• Tasks
(a) Answer these questions from the court record:
(i) On what date was the decision issued?
(ii) Which court heard the case?
(iii) Which party appears as intervenor?
Mark your answers (i), (ii), (iii), one per line.
(b) From the court record, return word for word the passage that starts at the words "Penobscot Nation v." and ends after "Passamaquoddy Tribe, plaintiffs.".
(c) List every attorney named in the court record.

• Text extract
--

Penobscot Nation v. Georgia-Pacific Corp., No. CIV.00-101-B-H.

Decision Date18 July 2000
Docket NumberNo. CIV.00-101-B-H.
Citation106 F.Supp.2d 81
PartiesPENOBSCOT NATION and Passamaquoddy Tribe, Plaintiffs, v. GEORGIA-PACIFIC CORPORATION, Great Northern Paper, Inc. and Champion International Corporation, Defendants. and State of Maine, Intervenor.
CourtU.S. District Court — District of Maine

Kaighn Smith, Jr., Melissa A. Hewey, Gregory W. Sample, Drummond, Woodsum & Macmahon, Portland, ME, for Penobscot Nation, Passamaquoddy Tribe, plaintiffs.

Catherine R. Connors, Matthew D. Manahan, Pierce, Atwood, Portland, ME, for Georgia-Pacific Corp., Great Northern Paper, Inc., Champion Intern. Corp., defendants.

William R. Stokes, Assistant Attorney General, Augusta, ME, for Maine, State of, intervenor-defendant.

ORDER ON DEFENDANTS' MOTION TO DISMISS

HORNBY, Chief Judge.

The plaintiff Indian tribes assert federal subject matter jurisdiction in this case on two bases: general federal question jurisdiction, 28 U.S.C.A. § 1331 (West 1993), and the Indian jurisdictional statute added in 1966, 28 U.S.C.A. § 1362 (West 1993). I conclude that neither will support this federal lawsuit.

--

• Data
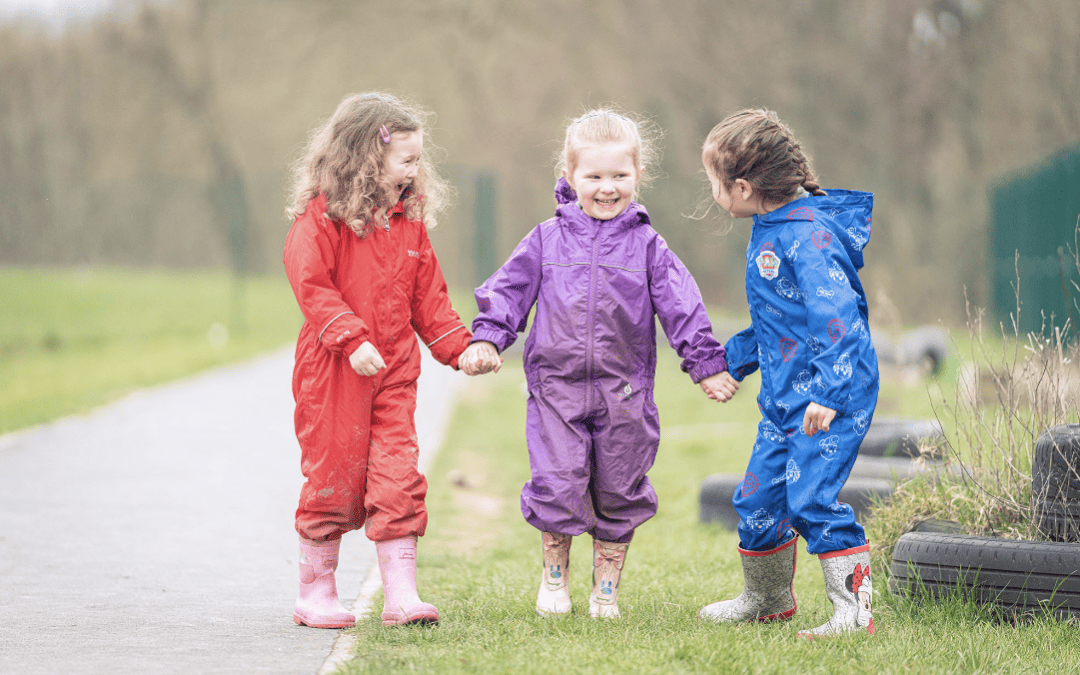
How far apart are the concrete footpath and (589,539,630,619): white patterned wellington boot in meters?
0.92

--

• Per-task outputs
(a)
(i) 18 July 2000
(ii) U.S. District Court — District of Maine
(iii) State of Maine

(b)
Penobscot Nation v. Georgia-Pacific Corp., No. CIV.00-101-B-H.

Decision Date18 July 2000
Docket NumberNo. CIV.00-101-B-H.
Citation106 F.Supp.2d 81
PartiesPENOBSCOT NATION and Passamaquoddy Tribe, Plaintiffs, v. GEORGIA-PACIFIC CORPORATION, Great Northern Paper, Inc. and Champion International Corporation, Defendants. and State of Maine, Intervenor.
CourtU.S. District Court — District of Maine

Kaighn Smith, Jr., Melissa A. Hewey, Gregory W. Sample, Drummond, Woodsum & Macmahon, Portland, ME, for Penobscot Nation, Passamaquoddy Tribe, plaintiffs.

(c)
Kaighn Smith, Jr.
Melissa A. Hewey
Gregory W. Sample
Catherine R. Connors
Matthew D. Manahan
William R. Stokes